Most people learned that to feel good about themselves they need to make other people feel miserable. They examine their religion and realize, “my religion requires me to do that.”
j
Love her! I might not agree with what she believes but if every christian was like kristin the world would be a better place
Eric
Sigh. Joy thinks she’s being funny… but you do not joke about how, if a gay person could not masturbate or have sex, that they would just put a gun to his or her head. She’s a decent enough ally, but… Use your head!
Philip
Xtians amaze me. They actually think their beliefs mean something in relation to my life. Hardly. Not any more than I spend any time at all thinking about their belief in the “magic book of fables”.
Andrew
@Philip: Not sure why you’re generalizing, but it’s quite obvious to me that Ms Chenoweth doesn’t apply her beliefs to anyone else’s life.
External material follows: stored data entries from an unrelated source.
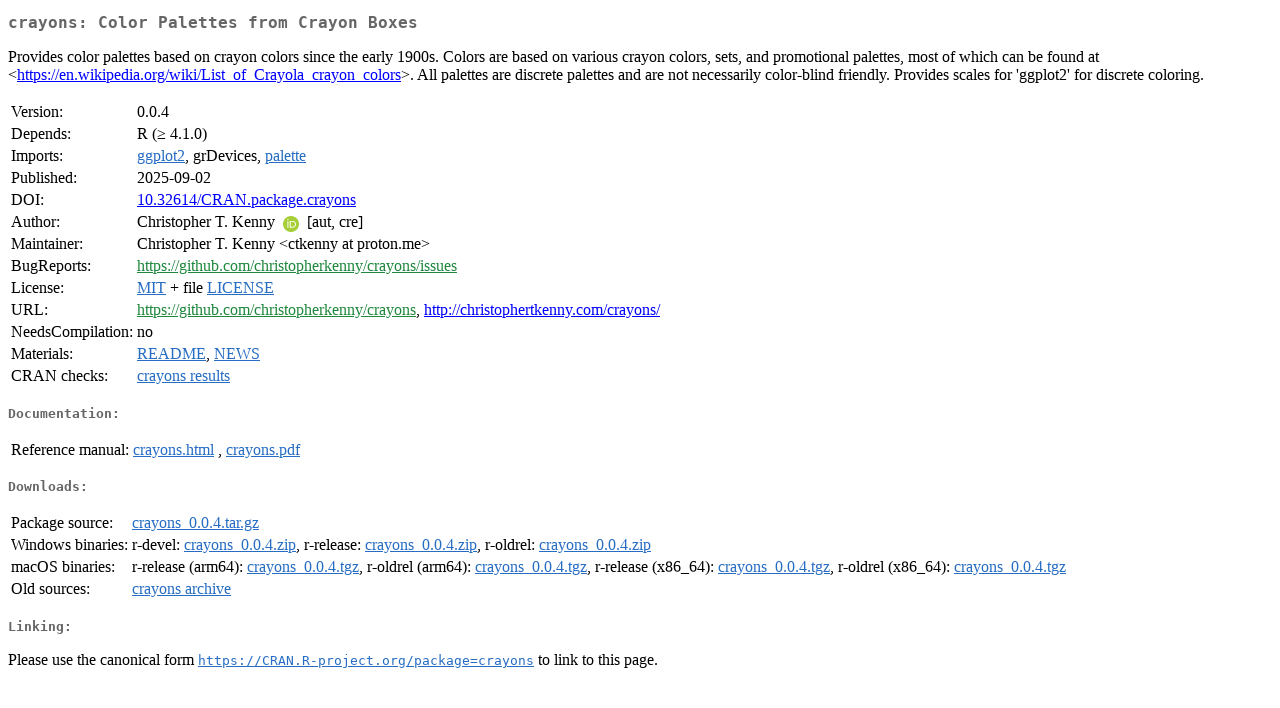

--- FILE ---
content_type: text/html; charset=utf-8
request_url: https://cran.dcc.uchile.cl/web/packages/crayons/index.html
body_size: 1963
content:
<!DOCTYPE html>
<html>
<head>
<title>CRAN: Package crayons</title>
<link rel="canonical" href="https://CRAN.R-project.org/package=crayons"/>
<link rel="stylesheet" type="text/css" href="../../CRAN_web.css" />
<meta http-equiv="Content-Type" content="text/html; charset=utf-8" />
<meta name="viewport" content="width=device-width, initial-scale=1.0, user-scalable=yes"/>
<meta name="citation_title" content="Color Palettes from Crayon Boxes [R package crayons version 0.0.4]" />
<meta name="citation_author" content="Christopher T. Kenny" />
<meta name="citation_publication_date" content="2025-09-02" />
<meta name="citation_public_url" content="https://CRAN.R-project.org/package=crayons" />
<meta name="DC.identifier" content="https://CRAN.R-project.org/package=crayons" />
<meta name="DC.publisher" content="Comprehensive R Archive Network (CRAN)" />
<meta name="twitter:card" content="summary" />
<meta property="og:title" content="crayons: Color Palettes from Crayon Boxes" />
<meta property="og:description" content="Provides color palettes based on crayon colors since the early 1900s. Colors are based on various crayon colors, sets, and promotional palettes, most of which can be found at &amp;lt;&lt;a href=&quot;https://en.wikipedia.org/wiki/List_of_Crayola_crayon_colors&quot; target=&quot;_top&quot;&gt;https://en.wikipedia.org/wiki/List_of_Crayola_crayon_colors&lt;/a&gt;&amp;gt;. All palettes are discrete palettes and are not necessarily color-blind friendly. Provides scales for 'ggplot2' for discrete coloring." />
<meta property="og:image" content="https://CRAN.R-project.org/CRANlogo.png" />
<meta property="og:type" content="website" />
<meta property="og:url" content="https://CRAN.R-project.org/package=crayons" />
<style type="text/css">
  table td { vertical-align: top; }
</style>
</head>
<body>
<div class="container">
<h2>crayons: Color Palettes from Crayon Boxes</h2>
<p>Provides color palettes based on crayon colors since the early 1900s. 
    Colors are based on various crayon colors, sets, and promotional palettes, most of
    which can be found at &lt;<a href="https://en.wikipedia.org/wiki/List_of_Crayola_crayon_colors" target="_top">https://en.wikipedia.org/wiki/List_of_Crayola_crayon_colors</a>&gt;. All 
    palettes are discrete palettes and are not necessarily color-blind friendly. 
    Provides scales for 'ggplot2' for discrete coloring.</p>
<table>
<tr>
<td>Version:</td>
<td>0.0.4</td>
</tr>
<tr>
<td>Depends:</td>
<td>R (&ge; 4.1.0)</td>
</tr>
<tr>
<td>Imports:</td>
<td><a href="../ggplot2/index.html"><span class="CRAN">ggplot2</span></a>, grDevices, <a href="../palette/index.html"><span class="CRAN">palette</span></a></td>
</tr>
<tr>
<td>Published:</td>
<td>2025-09-02</td>
</tr>
<tr>
<td>DOI:</td>
<td><a href="https://doi.org/10.32614/CRAN.package.crayons">10.32614/CRAN.package.crayons</a></td>
</tr>
<tr>
<td>Author:</td>
<td>Christopher T. Kenny
    <a href="https://orcid.org/0000-0002-9386-6860" target="_top"><img alt="ORCID iD" src="../../orcid.svg" style="width:16px; height:16px; margin-left:4px; margin-right:4px; vertical-align:middle" /></a> [aut, cre]</td>
</tr>
<tr>
<td>Maintainer:</td>
<td>Christopher T. Kenny  &#x3c;&#x63;&#x74;&#x6b;&#x65;&#x6e;&#x6e;&#x79;&#x20;&#x61;&#x74;&#x20;&#x70;&#x72;&#x6f;&#x74;&#x6f;&#x6e;&#x2e;&#x6d;&#x65;&#x3e;</td>
</tr>
<tr>
<td>BugReports:</td>
<td><a href="https://github.com/christopherkenny/crayons/issues" target="_top"><span class="GitHub">https://github.com/christopherkenny/crayons/issues</span></a></td>
</tr>
<tr>
<td>License:</td>
<td><a href="../../licenses/MIT"><span class="CRAN">MIT</span></a> + file <a href="LICENSE"><span class="CRAN">LICENSE</span></a></td>
</tr>
<tr>
<td>URL:</td>
<td><a href="https://github.com/christopherkenny/crayons" target="_top"><span class="GitHub">https://github.com/christopherkenny/crayons</span></a>,
<a href="http://christophertkenny.com/crayons/" target="_top">http://christophertkenny.com/crayons/</a></td>
</tr>
<tr>
<td>NeedsCompilation:</td>
<td>no</td>
</tr>
<tr>
<td>Materials:</td>
<td><a href="readme/README.html"><span class="CRAN">README</span></a>, <a href="news/news.html"><span class="CRAN">NEWS</span></a> </td>
</tr>
<tr>
<td>CRAN&nbsp;checks:</td>
<td><a href="../../checks/check_results_crayons.html"><span class="CRAN">crayons results</span></a></td>
</tr>
</table>
<h4>Documentation:</h4>
<table>
<tr>
<td>Reference&nbsp;manual:</td>
<td>
 <a href="refman/crayons.html"><span class="CRAN">crayons.html</span></a> ,  <a href="crayons.pdf"><span class="CRAN">crayons.pdf</span></a> 
</td>
</tr>
</table>
<h4>Downloads:</h4>
<table>
<tr>
<td> Package&nbsp;source: </td>
<td> <a href="../../../src/contrib/crayons_0.0.4.tar.gz"> <span class="CRAN"> crayons_0.0.4.tar.gz </span> </a> </td>
</tr>
<tr>
<td> Windows&nbsp;binaries: </td>
<td> r-devel: <a href="../../../bin/windows/contrib/4.6/crayons_0.0.4.zip"><span class="CRAN">crayons_0.0.4.zip</span></a>, r-release: <a href="../../../bin/windows/contrib/4.5/crayons_0.0.4.zip"><span class="CRAN">crayons_0.0.4.zip</span></a>, r-oldrel: <a href="../../../bin/windows/contrib/4.4/crayons_0.0.4.zip"><span class="CRAN">crayons_0.0.4.zip</span></a> </td>
</tr>
<tr>
<td> macOS&nbsp;binaries: </td>
<td> r-release (arm64): <a href="../../../bin/macosx/big-sur-arm64/contrib/4.5/crayons_0.0.4.tgz"><span class="CRAN">crayons_0.0.4.tgz</span></a>, r-oldrel (arm64): <a href="../../../bin/macosx/big-sur-arm64/contrib/4.4/crayons_0.0.4.tgz"><span class="CRAN">crayons_0.0.4.tgz</span></a>, r-release (x86_64): <a href="../../../bin/macosx/big-sur-x86_64/contrib/4.5/crayons_0.0.4.tgz"><span class="CRAN">crayons_0.0.4.tgz</span></a>, r-oldrel (x86_64): <a href="../../../bin/macosx/big-sur-x86_64/contrib/4.4/crayons_0.0.4.tgz"><span class="CRAN">crayons_0.0.4.tgz</span></a> </td>
</tr>
<tr>
<td> Old&nbsp;sources: </td>
<td> <a href="https://CRAN.R-project.org/src/contrib/Archive/crayons"> <span class="CRAN"> crayons archive </span> </a> </td>
</tr>
</table>
<h4>Linking:</h4>
<p>Please use the canonical form
<a href="https://CRAN.R-project.org/package=crayons"><span class="CRAN"><samp>https://CRAN.R-project.org/package=crayons</samp></span></a>
to link to this page.</p>
</div>
</body>
</html>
I can understand the confusion, because there are certainly lots of people who think that their personal beliefs should rule others, but that is not what Jesus taught, and it is not what true Christians think.
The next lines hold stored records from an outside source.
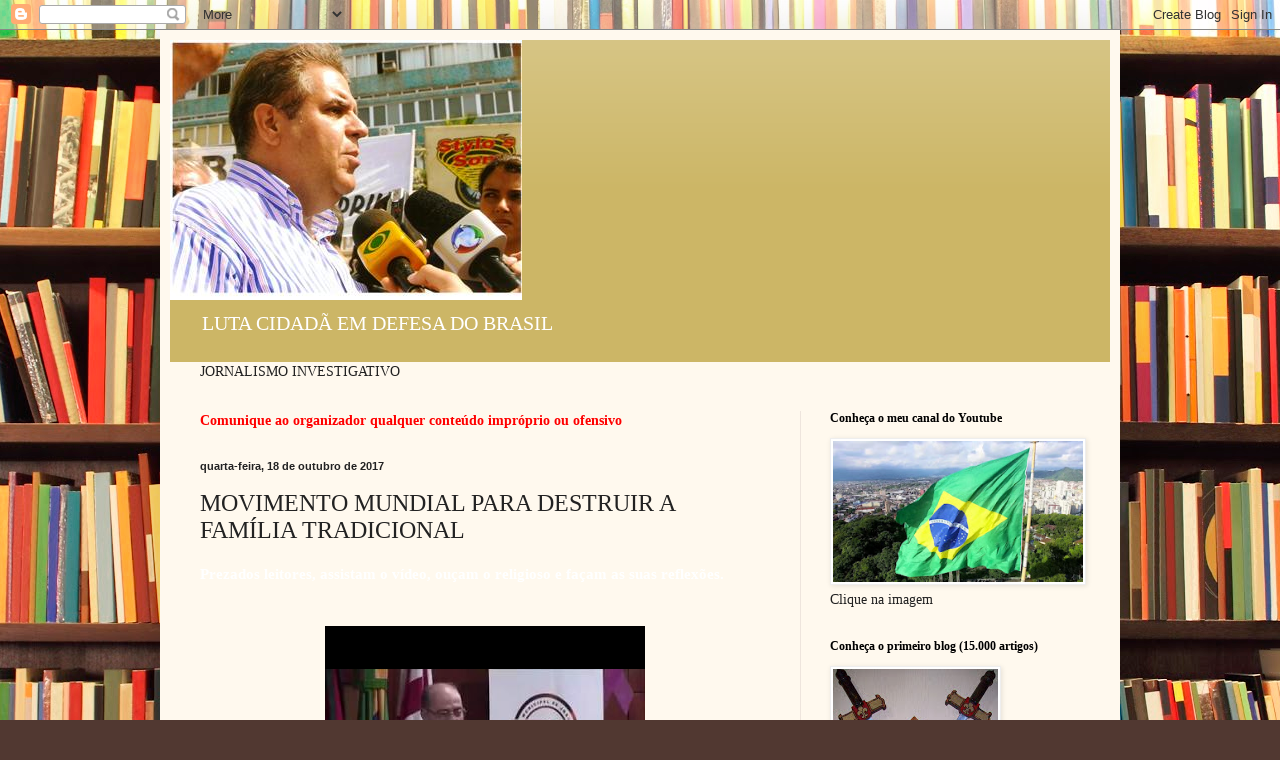

--- FILE ---
content_type: text/html; charset=UTF-8
request_url: https://www.blogger.com/video.g?token=AD6v5dyTM2Q_zQB_4yOvcF2SE1CX6u1-5mBQ9nobRDM2KSyvv7EzXQ68_rm40yUujB9yvuJMBGb9EVVCKlyMHQvmaQp2VTZoyK0P4LpbDS28n5JiniiFdwEBpOCzwuUTWUUesSccXh-l
body_size: 399
content:
<!DOCTYPE HTML PUBLIC "-//W3C//DTD HTML 4.01//EN" "http://www.w3.org/TR/html4/strict.dtd"><html dir="ltr"><head><style type="text/css">
        body,
        .main,
        #videocontainer,
        .thumbnail-holder,
        .play-button {
          background: black;
          height: 100vh;
          margin: 0;
          overflow: hidden;
          position: absolute;
          width: 100%;
        }

        #videocontainer.type-BLOGGER_UPLOADED .thumbnail-holder {
          background-size: contain;
        }

        .thumbnail-holder {
          background-repeat: no-repeat;
          background-position: center;
          z-index: 10;
        }

        .play-button {
          background: url('https://www.gstatic.com/images/icons/material/system/1x/play_arrow_white_48dp.png') rgba(0,0,0,0.1) no-repeat center;
          cursor: pointer;
          display: block;
          z-index: 20;
        }
      </style>
<script type="text/javascript">
        var VIDEO_CONFIG = {"thumbnail":"https://i9.ytimg.com/vi_blogger/qbRtT0FmNI0/1.jpg?sqp=CNzyxssGGPDEAfqGspsBBgjAAhC0AQ&rs=AMzJL3k6axY4wsYUXTvNsjBGf53TDUIe_w","iframe_id":"BLOGGER-video-a9b46d4f4166348d-18289","allow_resize":false,"streams":[{"play_url":"https://rr5---sn-vgqsrn66.googlevideo.com/videoplayback?expire=1769089500&ei=XLlxaYndLtrs_tcP2Yi9sQI&ip=3.148.195.102&id=a9b46d4f4166348d&itag=18&source=blogger&xpc=Egho7Zf3LnoBAQ%3D%3D&cps=1&met=1769060700,&mh=zS&mm=31&mn=sn-vgqsrn66&ms=au&mv=u&mvi=5&pl=20&rms=au,au&susc=bl&eaua=J4u3jgVranU&mime=video/mp4&vprv=1&rqh=1&dur=234.196&lmt=1508283398466055&mt=1769060139&sparams=expire,ei,ip,id,itag,source,xpc,susc,eaua,mime,vprv,rqh,dur,lmt&sig=AJEij0EwRQIgILxdTZXH-lak8cCjjTNdWvNhIaP1dLn2gLa72dnXXg8CIQC6zUMHal7aC8LvJdcmjl-Q8XynoRQ_nzbDXgCAk1yMUg%3D%3D&lsparams=cps,met,mh,mm,mn,ms,mv,mvi,pl,rms&lsig=APaTxxMwRAIgaVLZszNV824yTfoSv7NiSiqKdrMM8n1vohw5Idk0bYACICpqexu3nt9NDq0OlVGdQ6YEm-xP7pKDdnPvBRu8sNww","format_id":18}]}
      </script></head>
<body><div class="main"><div id="videocontainer" class="type-BLOGGER_UPLOADED"><div class="thumbnail-holder"></div>
<div class="play-button"></div></div></div>
<script type="text/javascript" src="https://www.blogger.com/static/v1/jsbin/3245339219-video_compiled.js"></script>
</body></html>

--- FILE ---
content_type: text/html; charset=utf-8
request_url: https://www.google.com/recaptcha/api2/aframe
body_size: 267
content:
<!DOCTYPE HTML><html><head><meta http-equiv="content-type" content="text/html; charset=UTF-8"></head><body><script nonce="pv5iYleFNVd4QrgOC4hD8A">/** Anti-fraud and anti-abuse applications only. See google.com/recaptcha */ try{var clients={'sodar':'https://pagead2.googlesyndication.com/pagead/sodar?'};window.addEventListener("message",function(a){try{if(a.source===window.parent){var b=JSON.parse(a.data);var c=clients[b['id']];if(c){var d=document.createElement('img');d.src=c+b['params']+'&rc='+(localStorage.getItem("rc::a")?sessionStorage.getItem("rc::b"):"");window.document.body.appendChild(d);sessionStorage.setItem("rc::e",parseInt(sessionStorage.getItem("rc::e")||0)+1);localStorage.setItem("rc::h",'1769060703272');}}}catch(b){}});window.parent.postMessage("_grecaptcha_ready", "*");}catch(b){}</script></body></html>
Faith is, and should only be, personal. I don’t believe my beliefs mean anything whatsoever in relation to Philip’s life, or anyone else’s. My beliefs might affect my perception of others, but they shouldn’t directly affect others. Ever.
You might suppose that I believe in the “magic book of fables,” and I might suppose that you go through life with an utter lack of purpose, thinking life is meaningless and chaotic. I suspect we would both be wrong in those suppositions, meaning we both have something to learn about other beliefs instead of reactionary generalizing.
Sorry to single out your comment, Philip, but I’m tired of being lumped in with Bible bashers because I identify as a Christian. As if all self-identifying Christians (read: gays, straights, blacks, whites, liberals, conservatives, urbanites, rural dwellers, etc) are the same.